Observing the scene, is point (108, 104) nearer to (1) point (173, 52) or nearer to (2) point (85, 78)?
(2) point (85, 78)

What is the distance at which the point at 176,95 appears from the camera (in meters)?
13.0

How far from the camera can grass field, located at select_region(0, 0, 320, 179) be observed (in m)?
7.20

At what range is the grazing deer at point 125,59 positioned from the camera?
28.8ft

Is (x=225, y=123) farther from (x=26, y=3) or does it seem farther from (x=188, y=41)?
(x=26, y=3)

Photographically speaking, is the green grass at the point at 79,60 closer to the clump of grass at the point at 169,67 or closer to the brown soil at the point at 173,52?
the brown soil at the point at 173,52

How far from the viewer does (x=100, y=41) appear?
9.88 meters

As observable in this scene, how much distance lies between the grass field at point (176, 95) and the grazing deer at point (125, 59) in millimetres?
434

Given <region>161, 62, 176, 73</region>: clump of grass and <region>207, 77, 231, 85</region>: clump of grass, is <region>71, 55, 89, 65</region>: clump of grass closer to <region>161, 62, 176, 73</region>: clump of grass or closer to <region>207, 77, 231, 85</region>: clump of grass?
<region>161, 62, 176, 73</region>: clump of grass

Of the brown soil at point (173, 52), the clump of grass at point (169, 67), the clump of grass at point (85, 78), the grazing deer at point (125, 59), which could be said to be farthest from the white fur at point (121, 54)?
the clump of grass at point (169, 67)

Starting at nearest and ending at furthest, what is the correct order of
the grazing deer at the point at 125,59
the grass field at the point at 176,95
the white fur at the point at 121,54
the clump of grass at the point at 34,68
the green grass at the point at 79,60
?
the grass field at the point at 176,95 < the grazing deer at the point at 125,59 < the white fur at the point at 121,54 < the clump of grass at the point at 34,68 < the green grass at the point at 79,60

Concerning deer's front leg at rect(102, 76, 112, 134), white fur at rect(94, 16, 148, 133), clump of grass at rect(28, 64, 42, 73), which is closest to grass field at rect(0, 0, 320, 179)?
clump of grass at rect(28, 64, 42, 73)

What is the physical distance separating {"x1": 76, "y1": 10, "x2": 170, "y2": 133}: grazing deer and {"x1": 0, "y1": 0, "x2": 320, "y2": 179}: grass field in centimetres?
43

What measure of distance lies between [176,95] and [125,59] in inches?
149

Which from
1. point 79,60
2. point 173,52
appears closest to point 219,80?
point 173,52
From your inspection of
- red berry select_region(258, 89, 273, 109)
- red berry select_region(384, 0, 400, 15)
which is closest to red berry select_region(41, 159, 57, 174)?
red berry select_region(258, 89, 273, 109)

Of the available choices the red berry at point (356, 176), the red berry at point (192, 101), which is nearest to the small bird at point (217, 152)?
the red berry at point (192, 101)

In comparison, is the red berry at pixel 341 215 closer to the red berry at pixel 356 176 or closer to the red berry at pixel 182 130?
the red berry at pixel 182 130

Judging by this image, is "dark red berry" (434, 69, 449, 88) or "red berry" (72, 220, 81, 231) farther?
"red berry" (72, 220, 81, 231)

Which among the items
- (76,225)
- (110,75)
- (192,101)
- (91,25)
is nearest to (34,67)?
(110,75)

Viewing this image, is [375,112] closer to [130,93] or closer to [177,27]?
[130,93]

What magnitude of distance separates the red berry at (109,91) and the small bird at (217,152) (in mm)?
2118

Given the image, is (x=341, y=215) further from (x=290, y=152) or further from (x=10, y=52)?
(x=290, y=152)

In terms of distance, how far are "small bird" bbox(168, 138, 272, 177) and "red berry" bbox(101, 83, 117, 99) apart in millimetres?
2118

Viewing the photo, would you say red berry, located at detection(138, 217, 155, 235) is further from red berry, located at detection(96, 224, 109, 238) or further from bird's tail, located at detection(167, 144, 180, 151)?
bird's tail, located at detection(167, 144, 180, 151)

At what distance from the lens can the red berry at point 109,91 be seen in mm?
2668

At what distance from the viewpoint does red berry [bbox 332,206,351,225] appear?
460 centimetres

## SET EXERCISE
Express the lines starting at the one containing "Of the brown" and ending at the one containing "the grass field at the point at 176,95 <" as a two-column CSV with the headers text and answer. Give one row per item, put each value in a single quoted field, and turn any line breaks into spaces.

## THE REPLY
text,answer
"Of the brown soil at point (173, 52), the clump of grass at point (169, 67), the clump of grass at point (85, 78), the grazing deer at point (125, 59), which could be said to be farthest from the white fur at point (121, 54)?","the clump of grass at point (169, 67)"
"Starting at nearest and ending at furthest, what is the correct order of the grazing deer at the point at 125,59 the grass field at the point at 176,95 the white fur at the point at 121,54 the clump of grass at the point at 34,68 the green grass at the point at 79,60 ?","the grass field at the point at 176,95 < the grazing deer at the point at 125,59 < the white fur at the point at 121,54 < the clump of grass at the point at 34,68 < the green grass at the point at 79,60"